DOCUMENT PASSAGE:
....

# How do you delete your account on here?



## oldmountvernon (Jun 13, 2013)

Thanks


----------



## smoke show (Jun 14, 2013)

Are you leaving us?

I'm sure a mod will help when they see this thread.

Can't pm ya. Shut that off already?


----------



## jtakeman (Jun 14, 2013)

Uh oh, Why would ya wanna leave? Hopefully you'll re-consider cus we'll all miss ya!


----------



## saladdin (Jun 14, 2013)

Sell your pellet stove and move to oil? That'll get you kicked out, fast.


----------



## Jack Straw (Jun 14, 2013)

I thought the only way out is death


----------



## smwilliamson (Jun 14, 2013)

delete an account?....gosh, I thought you just stopped logging in.


----------



## mralias (Jun 14, 2013)

I suspect it has something to do with this. Just a guess though.  https://www.hearth.com/talk/threads...contractor-energy-doctor.110632/#post-1463020

Would be a shame if you left though.


----------



## smwilliamson (Jun 14, 2013)

mralias said:


> I suspect it has something to do with this. Just a guess though. https://www.hearth.com/talk/threads...contractor-energy-doctor.110632/#post-1463020
> 
> Would be a shame if you left though.


Don't mess with OMV!

I suspect you may be right. What? Is OMV pissed that his post got moved?

Dude, don't take your ball and go home....let's work it out!


----------



## Lake Girl (Jun 14, 2013)

Thanks for the thread mralias ... explains why he's gone.  Just trying to give his fellow burners a heads up about a contractor who does not protect his clients when he's in their home.   Wonder what kind of work he was getting done?

OMV, if you check in, your message got out anyway


----------



## Defiant (Jun 14, 2013)

We love you OMV ! Even though you are a pellet theiving son of a #$%@!*....

....

PARTS OF THE EXERCISE:
a - In the forum thread, what does saladdin say would get someone kicked out fast?
b - Restate the thread's passage that begins at the words "## Lake Girl" and stops after "was getting done?", and replace "contractor" with "installer".
The rows that come after the thread are separate material.

RECORD LIST:
....

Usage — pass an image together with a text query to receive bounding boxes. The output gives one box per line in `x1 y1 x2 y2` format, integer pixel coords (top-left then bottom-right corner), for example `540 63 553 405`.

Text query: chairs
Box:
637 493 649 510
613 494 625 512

....

EXERCISE RESPONSES:
a - Selling your pellet stove and moving to oil.

b -
## Lake Girl (Jun 14, 2013)

Thanks for the thread mralias ... explains why he's gone.  Just trying to give his fellow burners a heads up about a installer who does not protect his clients when he's in their home.   Wonder what kind of work he was getting done?